[INFORMATION SHOWN]

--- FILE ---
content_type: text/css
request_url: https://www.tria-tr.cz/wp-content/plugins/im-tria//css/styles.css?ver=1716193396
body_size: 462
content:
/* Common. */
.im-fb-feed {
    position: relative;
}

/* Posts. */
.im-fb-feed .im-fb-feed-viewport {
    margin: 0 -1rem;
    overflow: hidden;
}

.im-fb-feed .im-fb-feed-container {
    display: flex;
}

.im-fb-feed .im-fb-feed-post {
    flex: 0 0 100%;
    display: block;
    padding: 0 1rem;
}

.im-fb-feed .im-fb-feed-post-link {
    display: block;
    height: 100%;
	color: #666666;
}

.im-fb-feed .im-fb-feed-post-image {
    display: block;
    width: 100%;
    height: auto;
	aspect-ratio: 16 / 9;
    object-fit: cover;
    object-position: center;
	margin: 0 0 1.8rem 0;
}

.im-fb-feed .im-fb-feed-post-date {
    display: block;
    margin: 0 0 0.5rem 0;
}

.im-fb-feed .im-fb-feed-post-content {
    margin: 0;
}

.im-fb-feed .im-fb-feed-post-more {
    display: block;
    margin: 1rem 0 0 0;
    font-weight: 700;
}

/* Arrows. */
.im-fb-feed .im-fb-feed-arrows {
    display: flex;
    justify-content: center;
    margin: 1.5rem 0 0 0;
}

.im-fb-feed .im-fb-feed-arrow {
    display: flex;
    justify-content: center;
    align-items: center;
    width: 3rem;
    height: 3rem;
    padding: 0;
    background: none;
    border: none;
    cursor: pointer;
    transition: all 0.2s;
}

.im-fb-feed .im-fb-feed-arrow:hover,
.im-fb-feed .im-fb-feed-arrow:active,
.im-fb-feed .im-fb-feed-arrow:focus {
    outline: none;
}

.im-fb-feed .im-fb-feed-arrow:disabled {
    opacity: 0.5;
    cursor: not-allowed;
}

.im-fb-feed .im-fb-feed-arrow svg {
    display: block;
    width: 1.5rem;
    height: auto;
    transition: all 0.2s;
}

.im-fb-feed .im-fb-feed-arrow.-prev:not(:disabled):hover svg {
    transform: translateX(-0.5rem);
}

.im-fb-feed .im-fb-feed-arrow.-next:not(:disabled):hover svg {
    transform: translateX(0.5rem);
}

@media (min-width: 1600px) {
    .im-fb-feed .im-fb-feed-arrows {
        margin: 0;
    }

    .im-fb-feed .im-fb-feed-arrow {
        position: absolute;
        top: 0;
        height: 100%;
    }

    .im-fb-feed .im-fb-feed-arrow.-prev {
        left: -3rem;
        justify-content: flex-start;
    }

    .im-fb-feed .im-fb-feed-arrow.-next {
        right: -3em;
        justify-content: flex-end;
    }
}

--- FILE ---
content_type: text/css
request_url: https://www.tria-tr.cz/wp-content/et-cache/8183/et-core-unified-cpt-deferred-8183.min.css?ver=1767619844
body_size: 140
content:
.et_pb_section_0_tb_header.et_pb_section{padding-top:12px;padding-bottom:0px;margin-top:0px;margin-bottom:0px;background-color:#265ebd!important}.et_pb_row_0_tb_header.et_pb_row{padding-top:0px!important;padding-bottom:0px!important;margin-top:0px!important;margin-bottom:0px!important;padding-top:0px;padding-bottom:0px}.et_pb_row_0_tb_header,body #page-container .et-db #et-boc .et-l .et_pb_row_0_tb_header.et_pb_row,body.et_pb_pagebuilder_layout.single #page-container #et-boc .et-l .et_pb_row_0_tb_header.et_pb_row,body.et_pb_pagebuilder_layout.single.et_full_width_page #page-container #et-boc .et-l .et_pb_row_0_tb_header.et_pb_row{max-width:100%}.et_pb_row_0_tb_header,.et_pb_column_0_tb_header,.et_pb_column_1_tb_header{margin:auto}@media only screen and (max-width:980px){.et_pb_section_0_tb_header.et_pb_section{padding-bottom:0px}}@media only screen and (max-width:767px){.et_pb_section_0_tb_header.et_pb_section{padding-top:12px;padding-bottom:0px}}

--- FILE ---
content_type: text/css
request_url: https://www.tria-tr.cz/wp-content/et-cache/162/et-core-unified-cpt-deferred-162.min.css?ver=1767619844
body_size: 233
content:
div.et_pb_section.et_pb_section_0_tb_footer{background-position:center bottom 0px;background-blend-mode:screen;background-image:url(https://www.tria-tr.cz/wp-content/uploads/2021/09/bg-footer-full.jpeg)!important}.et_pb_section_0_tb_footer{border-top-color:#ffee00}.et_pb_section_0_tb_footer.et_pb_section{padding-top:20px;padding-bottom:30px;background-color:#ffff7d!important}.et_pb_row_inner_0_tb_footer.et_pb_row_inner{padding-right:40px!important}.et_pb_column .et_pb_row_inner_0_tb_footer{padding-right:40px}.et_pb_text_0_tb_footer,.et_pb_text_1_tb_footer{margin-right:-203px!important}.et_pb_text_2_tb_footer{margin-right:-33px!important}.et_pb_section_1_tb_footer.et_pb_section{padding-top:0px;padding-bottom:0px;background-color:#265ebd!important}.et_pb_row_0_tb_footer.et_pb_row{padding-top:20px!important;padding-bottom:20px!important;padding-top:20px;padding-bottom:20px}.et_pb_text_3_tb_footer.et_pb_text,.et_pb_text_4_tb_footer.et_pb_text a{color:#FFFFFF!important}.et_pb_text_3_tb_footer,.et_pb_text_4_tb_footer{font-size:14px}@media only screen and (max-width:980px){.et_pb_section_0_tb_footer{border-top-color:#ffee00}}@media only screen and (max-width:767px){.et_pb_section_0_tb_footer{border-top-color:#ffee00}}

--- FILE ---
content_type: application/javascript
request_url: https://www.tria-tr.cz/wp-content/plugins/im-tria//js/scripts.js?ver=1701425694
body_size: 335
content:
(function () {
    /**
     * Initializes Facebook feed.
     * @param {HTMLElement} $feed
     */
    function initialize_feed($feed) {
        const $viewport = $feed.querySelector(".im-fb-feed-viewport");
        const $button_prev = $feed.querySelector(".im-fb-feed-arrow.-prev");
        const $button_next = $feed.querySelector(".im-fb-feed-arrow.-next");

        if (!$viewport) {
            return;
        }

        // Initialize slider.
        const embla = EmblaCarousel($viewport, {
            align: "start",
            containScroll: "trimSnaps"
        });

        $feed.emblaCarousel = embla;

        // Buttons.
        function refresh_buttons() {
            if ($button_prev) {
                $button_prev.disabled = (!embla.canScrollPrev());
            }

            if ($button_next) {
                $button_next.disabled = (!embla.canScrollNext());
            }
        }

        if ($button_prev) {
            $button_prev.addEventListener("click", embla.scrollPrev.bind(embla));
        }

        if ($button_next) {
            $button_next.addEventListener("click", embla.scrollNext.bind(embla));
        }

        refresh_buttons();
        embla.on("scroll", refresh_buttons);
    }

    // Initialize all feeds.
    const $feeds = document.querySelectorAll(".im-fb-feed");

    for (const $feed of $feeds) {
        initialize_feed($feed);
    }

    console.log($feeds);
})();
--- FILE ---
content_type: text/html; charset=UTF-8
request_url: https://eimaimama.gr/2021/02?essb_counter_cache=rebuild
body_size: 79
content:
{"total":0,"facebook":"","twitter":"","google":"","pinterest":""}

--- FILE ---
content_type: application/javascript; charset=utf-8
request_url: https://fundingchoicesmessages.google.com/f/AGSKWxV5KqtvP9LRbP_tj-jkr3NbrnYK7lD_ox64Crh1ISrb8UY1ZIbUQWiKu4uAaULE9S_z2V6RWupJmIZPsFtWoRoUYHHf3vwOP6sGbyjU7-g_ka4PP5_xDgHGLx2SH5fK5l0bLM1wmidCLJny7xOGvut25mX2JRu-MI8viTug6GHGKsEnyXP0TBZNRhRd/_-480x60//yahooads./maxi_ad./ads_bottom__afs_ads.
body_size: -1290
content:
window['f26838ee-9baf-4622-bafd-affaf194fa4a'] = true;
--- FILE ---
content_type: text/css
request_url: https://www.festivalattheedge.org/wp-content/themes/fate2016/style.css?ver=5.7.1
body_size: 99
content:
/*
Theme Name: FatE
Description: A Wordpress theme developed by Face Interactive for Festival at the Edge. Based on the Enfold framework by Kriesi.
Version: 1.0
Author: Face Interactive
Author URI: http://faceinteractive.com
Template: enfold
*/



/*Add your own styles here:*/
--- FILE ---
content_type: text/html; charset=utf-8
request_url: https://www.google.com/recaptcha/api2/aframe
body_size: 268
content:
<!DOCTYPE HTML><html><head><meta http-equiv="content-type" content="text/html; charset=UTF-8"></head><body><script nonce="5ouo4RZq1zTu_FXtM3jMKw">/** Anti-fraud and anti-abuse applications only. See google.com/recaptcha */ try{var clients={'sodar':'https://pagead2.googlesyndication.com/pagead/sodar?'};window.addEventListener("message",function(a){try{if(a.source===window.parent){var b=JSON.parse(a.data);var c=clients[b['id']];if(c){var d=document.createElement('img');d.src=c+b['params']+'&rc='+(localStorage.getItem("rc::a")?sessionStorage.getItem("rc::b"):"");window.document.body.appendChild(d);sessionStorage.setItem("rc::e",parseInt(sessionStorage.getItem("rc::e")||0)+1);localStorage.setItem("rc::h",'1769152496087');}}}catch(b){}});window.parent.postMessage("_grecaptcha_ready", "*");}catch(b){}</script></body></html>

[/INFORMATION SHOWN]

→ EXERCISE AIM
Show all lines in the entries above where the string "addEventListener" appears.

→ RESULT OF THE TASK
            $button_prev.addEventListener("click", embla.scrollPrev.bind(embla));
            $button_next.addEventListener("click", embla.scrollNext.bind(embla));
<!DOCTYPE HTML><html><head><meta http-equiv="content-type" content="text/html; charset=UTF-8"></head><body><script nonce="5ouo4RZq1zTu_FXtM3jMKw">/** Anti-fraud and anti-abuse applications only. See google.com/recaptcha */ try{var clients={'sodar':'https://pagead2.googlesyndication.com/pagead/sodar?'};window.addEventListener("message",function(a){try{if(a.source===window.parent){var b=JSON.parse(a.data);var c=clients[b['id']];if(c){var d=document.createElement('img');d.src=c+b['params']+'&rc='+(localStorage.getItem("rc::a")?sessionStorage.getItem("rc::b"):"");window.document.body.appendChild(d);sessionStorage.setItem("rc::e",parseInt(sessionStorage.getItem("rc::e")||0)+1);localStorage.setItem("rc::h",'1769152496087');}}}catch(b){}});window.parent.postMessage("_grecaptcha_ready", "*");}catch(b){}</script></body></html>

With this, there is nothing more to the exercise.